[Given records]
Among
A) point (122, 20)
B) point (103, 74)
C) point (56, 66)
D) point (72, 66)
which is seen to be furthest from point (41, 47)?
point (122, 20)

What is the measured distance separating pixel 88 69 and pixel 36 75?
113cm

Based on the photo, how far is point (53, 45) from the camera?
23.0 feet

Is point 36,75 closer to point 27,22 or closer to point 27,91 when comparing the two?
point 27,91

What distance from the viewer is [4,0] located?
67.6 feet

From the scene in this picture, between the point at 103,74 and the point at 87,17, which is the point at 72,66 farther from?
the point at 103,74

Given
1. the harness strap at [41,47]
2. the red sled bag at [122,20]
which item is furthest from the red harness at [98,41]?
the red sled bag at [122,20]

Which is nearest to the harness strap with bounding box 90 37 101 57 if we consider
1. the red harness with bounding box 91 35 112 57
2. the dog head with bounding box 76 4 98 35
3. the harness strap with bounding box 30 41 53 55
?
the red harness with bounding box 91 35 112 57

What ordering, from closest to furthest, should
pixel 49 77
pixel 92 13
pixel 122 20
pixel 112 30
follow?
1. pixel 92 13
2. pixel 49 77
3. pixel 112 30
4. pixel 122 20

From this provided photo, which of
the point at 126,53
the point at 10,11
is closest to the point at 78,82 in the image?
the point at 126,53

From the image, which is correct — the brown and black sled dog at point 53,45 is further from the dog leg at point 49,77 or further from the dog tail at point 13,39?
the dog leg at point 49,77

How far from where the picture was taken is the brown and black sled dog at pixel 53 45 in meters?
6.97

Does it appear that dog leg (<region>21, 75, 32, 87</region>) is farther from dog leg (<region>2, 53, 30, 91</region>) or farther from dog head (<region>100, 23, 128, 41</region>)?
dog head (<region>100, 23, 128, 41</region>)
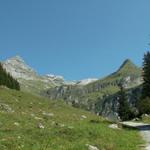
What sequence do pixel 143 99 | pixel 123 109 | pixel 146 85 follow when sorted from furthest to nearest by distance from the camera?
pixel 123 109
pixel 146 85
pixel 143 99

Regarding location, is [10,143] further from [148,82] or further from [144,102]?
[148,82]

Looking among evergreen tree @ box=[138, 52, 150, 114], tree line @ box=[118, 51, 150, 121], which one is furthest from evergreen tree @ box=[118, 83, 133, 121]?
evergreen tree @ box=[138, 52, 150, 114]

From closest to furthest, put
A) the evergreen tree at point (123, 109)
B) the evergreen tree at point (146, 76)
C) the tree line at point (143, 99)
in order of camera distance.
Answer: the tree line at point (143, 99) → the evergreen tree at point (146, 76) → the evergreen tree at point (123, 109)

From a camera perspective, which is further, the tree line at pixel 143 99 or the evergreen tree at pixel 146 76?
the evergreen tree at pixel 146 76

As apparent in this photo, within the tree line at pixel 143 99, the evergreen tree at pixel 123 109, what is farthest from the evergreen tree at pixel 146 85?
the evergreen tree at pixel 123 109

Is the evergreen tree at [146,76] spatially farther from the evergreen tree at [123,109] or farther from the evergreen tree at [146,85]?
the evergreen tree at [123,109]

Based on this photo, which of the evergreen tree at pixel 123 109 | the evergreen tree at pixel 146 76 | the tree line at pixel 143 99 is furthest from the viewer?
the evergreen tree at pixel 123 109

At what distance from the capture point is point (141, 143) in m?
28.8

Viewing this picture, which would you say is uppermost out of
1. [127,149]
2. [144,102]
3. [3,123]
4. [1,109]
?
[144,102]

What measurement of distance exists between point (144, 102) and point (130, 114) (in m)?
45.0

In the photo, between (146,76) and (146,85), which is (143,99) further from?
(146,76)

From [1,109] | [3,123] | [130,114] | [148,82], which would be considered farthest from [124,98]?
[3,123]

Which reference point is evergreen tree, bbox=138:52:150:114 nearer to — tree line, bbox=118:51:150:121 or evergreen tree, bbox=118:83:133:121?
tree line, bbox=118:51:150:121

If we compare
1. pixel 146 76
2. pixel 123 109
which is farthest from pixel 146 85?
pixel 123 109
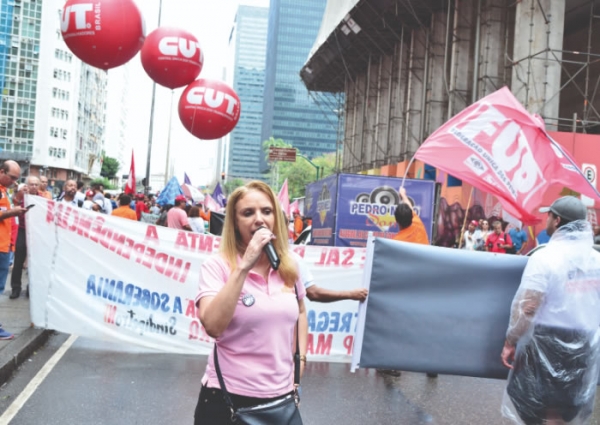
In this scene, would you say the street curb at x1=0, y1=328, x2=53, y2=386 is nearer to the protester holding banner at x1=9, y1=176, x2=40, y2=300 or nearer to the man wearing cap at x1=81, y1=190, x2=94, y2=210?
the protester holding banner at x1=9, y1=176, x2=40, y2=300

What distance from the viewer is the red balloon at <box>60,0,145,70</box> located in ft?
31.8

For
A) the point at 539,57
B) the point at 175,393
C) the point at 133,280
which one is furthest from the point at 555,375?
the point at 539,57

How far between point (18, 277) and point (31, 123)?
8065 cm

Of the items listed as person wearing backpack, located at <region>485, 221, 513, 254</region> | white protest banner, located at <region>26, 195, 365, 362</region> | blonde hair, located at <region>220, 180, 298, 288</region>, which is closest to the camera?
blonde hair, located at <region>220, 180, 298, 288</region>

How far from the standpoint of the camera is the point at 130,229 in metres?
7.56

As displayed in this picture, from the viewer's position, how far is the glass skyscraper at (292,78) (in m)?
154

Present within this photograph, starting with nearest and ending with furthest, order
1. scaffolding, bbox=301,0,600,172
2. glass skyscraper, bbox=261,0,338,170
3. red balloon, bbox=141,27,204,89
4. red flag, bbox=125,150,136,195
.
Answer: red balloon, bbox=141,27,204,89
red flag, bbox=125,150,136,195
scaffolding, bbox=301,0,600,172
glass skyscraper, bbox=261,0,338,170

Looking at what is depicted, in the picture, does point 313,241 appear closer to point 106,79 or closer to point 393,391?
point 393,391

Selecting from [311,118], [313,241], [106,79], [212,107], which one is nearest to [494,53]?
[313,241]

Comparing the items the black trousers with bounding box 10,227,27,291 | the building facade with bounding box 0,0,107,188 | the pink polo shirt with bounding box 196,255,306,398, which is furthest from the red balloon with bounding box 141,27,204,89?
the building facade with bounding box 0,0,107,188

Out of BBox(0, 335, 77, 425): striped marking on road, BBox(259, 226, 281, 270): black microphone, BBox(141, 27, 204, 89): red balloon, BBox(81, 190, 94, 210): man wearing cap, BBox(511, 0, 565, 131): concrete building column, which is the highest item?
BBox(511, 0, 565, 131): concrete building column

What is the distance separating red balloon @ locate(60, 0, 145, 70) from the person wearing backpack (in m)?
9.67

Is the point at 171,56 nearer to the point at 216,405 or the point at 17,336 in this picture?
the point at 17,336

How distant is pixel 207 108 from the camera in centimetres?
1172
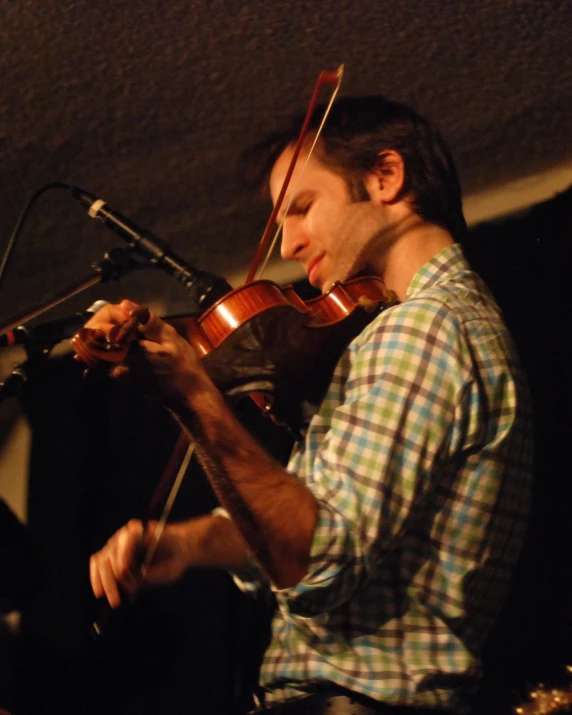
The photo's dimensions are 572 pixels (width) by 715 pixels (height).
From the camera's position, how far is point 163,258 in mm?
1070

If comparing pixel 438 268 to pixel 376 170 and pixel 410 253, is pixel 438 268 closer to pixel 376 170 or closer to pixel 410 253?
pixel 410 253

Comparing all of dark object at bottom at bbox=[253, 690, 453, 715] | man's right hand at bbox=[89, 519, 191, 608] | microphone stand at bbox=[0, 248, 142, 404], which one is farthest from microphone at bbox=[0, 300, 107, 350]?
dark object at bottom at bbox=[253, 690, 453, 715]

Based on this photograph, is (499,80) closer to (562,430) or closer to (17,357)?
(562,430)

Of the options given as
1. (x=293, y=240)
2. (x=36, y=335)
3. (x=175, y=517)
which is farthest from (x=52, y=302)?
(x=175, y=517)

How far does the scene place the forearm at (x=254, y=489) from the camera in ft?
2.41

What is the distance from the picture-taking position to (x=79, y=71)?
52.8 inches

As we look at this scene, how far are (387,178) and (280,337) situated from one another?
34 cm

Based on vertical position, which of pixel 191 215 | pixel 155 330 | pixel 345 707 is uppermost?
pixel 191 215

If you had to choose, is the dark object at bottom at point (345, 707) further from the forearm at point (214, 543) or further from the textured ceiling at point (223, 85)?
the textured ceiling at point (223, 85)

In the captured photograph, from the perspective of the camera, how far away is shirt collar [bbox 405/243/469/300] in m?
0.99

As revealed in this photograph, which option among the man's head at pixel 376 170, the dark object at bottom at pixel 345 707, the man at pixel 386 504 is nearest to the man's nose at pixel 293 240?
the man's head at pixel 376 170

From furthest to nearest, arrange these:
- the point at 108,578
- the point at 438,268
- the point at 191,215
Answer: the point at 191,215 < the point at 438,268 < the point at 108,578

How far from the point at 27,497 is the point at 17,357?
331 millimetres

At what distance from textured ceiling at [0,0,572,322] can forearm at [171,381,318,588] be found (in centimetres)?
76
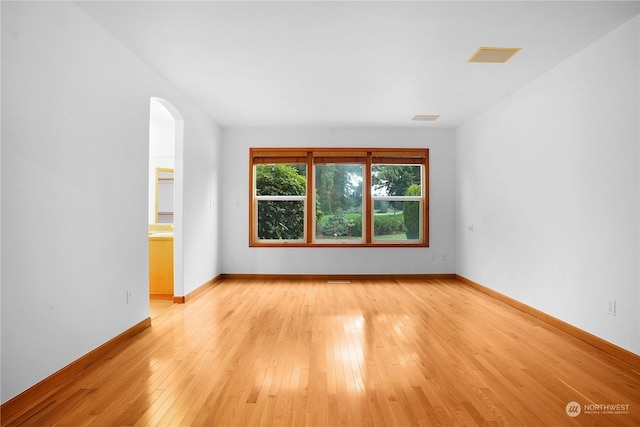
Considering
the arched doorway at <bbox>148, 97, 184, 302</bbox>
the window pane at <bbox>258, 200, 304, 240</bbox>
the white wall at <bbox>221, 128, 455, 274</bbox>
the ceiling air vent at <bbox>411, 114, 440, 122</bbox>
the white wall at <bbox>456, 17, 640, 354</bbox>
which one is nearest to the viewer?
the white wall at <bbox>456, 17, 640, 354</bbox>

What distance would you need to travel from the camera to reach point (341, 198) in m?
6.75

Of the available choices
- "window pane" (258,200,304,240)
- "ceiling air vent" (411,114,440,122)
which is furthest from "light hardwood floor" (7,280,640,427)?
"ceiling air vent" (411,114,440,122)

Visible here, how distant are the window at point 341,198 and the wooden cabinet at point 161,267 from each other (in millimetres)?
1941

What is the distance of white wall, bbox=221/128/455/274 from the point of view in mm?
6594

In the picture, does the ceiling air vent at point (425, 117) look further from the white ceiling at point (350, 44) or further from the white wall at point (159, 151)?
the white wall at point (159, 151)

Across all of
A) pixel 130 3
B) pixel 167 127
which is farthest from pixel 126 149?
pixel 167 127

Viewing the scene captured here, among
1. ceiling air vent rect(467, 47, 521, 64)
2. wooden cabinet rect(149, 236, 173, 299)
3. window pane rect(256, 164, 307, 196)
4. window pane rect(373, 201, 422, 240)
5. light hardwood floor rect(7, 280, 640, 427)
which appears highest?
ceiling air vent rect(467, 47, 521, 64)

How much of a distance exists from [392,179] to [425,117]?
131 cm

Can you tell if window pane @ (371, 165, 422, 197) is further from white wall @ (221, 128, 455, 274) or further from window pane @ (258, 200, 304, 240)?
window pane @ (258, 200, 304, 240)

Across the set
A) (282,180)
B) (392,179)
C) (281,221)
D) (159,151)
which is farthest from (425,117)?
(159,151)

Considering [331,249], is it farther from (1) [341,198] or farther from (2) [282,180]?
(2) [282,180]

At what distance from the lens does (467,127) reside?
6113 mm

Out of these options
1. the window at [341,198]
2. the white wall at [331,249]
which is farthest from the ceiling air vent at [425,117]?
the window at [341,198]

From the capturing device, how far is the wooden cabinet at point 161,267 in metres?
4.91
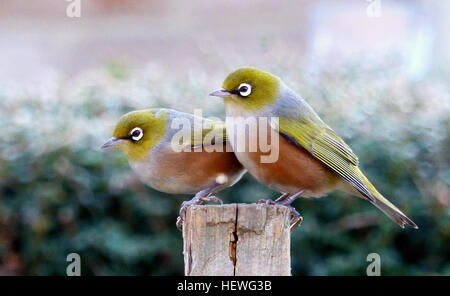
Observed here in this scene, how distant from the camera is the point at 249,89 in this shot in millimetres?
3721

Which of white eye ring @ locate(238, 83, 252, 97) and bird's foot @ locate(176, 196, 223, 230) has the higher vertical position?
white eye ring @ locate(238, 83, 252, 97)

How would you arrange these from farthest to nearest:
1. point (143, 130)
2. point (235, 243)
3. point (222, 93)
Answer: point (143, 130), point (222, 93), point (235, 243)

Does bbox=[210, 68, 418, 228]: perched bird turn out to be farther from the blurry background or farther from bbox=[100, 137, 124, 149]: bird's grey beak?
the blurry background

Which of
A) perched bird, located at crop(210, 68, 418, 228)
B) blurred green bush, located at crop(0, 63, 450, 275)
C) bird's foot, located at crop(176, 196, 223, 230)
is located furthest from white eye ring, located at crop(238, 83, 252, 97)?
blurred green bush, located at crop(0, 63, 450, 275)

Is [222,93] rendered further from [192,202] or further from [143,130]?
[192,202]

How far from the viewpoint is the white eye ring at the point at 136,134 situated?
3.75 metres

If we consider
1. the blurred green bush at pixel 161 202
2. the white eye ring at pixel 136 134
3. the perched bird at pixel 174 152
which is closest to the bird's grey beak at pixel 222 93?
the perched bird at pixel 174 152

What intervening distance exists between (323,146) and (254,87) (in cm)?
55

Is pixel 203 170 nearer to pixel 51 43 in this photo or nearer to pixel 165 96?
pixel 165 96

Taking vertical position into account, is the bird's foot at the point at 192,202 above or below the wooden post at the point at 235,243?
above

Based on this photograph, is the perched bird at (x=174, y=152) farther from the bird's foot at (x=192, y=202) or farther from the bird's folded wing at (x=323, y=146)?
the bird's folded wing at (x=323, y=146)

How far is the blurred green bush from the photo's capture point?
20.9 feet

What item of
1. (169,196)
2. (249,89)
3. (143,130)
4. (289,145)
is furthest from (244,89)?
(169,196)

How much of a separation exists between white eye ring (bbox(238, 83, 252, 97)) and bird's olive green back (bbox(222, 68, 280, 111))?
0.05 feet
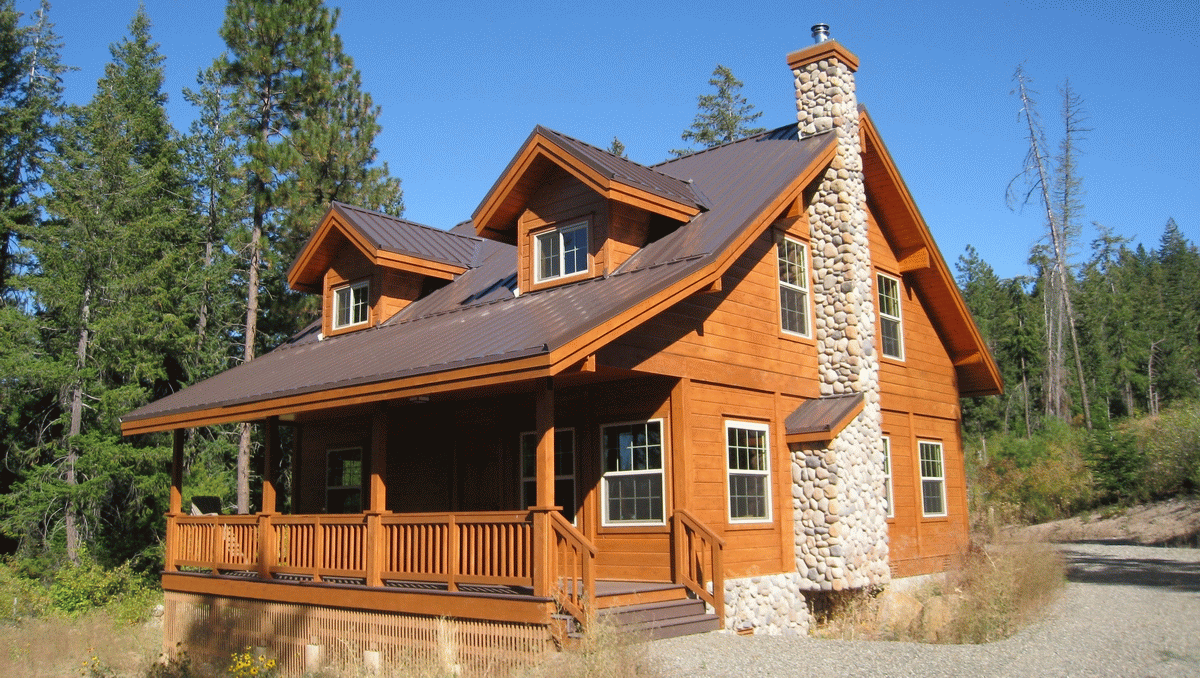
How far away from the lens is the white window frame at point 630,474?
39.9ft

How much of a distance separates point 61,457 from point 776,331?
20.1 meters

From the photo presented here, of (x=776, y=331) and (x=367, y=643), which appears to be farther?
(x=776, y=331)

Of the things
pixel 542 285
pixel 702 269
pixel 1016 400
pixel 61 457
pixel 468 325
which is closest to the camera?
pixel 702 269

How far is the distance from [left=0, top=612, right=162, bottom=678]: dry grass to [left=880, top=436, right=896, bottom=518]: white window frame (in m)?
12.2

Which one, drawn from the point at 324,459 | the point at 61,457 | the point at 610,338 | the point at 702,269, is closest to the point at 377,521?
the point at 610,338

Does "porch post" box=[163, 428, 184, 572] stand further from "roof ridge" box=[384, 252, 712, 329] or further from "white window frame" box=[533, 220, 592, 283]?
"white window frame" box=[533, 220, 592, 283]

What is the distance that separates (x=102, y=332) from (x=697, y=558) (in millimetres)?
19432

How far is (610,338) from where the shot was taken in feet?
33.1

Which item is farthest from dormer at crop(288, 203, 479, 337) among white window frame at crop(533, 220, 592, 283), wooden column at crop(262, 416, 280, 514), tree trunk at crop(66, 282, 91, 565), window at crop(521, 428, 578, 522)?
tree trunk at crop(66, 282, 91, 565)

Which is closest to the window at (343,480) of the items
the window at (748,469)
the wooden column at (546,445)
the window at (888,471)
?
the window at (748,469)

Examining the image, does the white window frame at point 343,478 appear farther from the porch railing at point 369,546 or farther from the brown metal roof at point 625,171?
the brown metal roof at point 625,171

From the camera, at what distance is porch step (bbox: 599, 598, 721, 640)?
9.87 m

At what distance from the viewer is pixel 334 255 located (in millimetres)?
18328

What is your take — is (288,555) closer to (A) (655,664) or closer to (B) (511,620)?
(B) (511,620)
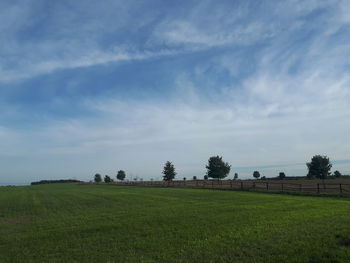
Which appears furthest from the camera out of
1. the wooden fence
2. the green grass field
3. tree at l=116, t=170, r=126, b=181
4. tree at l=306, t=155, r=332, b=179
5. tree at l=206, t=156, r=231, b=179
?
tree at l=116, t=170, r=126, b=181

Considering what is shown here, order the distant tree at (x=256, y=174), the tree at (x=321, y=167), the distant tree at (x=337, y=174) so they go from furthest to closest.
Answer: the distant tree at (x=256, y=174)
the distant tree at (x=337, y=174)
the tree at (x=321, y=167)

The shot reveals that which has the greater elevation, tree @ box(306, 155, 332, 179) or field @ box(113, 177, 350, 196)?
→ tree @ box(306, 155, 332, 179)

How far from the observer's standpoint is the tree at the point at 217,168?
69.1 metres

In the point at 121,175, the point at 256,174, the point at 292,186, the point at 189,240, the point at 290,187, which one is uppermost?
the point at 256,174

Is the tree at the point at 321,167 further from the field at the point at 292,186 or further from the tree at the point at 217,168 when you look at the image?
the tree at the point at 217,168

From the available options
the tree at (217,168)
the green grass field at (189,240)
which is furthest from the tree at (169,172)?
the green grass field at (189,240)

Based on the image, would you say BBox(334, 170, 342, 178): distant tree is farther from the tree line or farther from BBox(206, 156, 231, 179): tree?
BBox(206, 156, 231, 179): tree

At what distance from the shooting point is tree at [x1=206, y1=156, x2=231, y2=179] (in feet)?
227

[To do] Everything from the line containing "Is the tree at the point at 321,167" to the end of the records must be written out exactly; include both of those lines and no others.

[Final answer]
Is the tree at the point at 321,167 further from the field at the point at 292,186 or further from the tree at the point at 217,168 when you look at the image?
the tree at the point at 217,168

From the available options
the tree at (217,168)
the green grass field at (189,240)
which is furthest from the tree at (169,172)?
the green grass field at (189,240)

Based on the image, would you say BBox(334, 170, 342, 178): distant tree is farther from the tree line or farther from BBox(206, 156, 231, 179): tree?
BBox(206, 156, 231, 179): tree

At what distance from the shooting point is tree at [x1=206, y1=156, x2=231, y2=179] (in feet)?
227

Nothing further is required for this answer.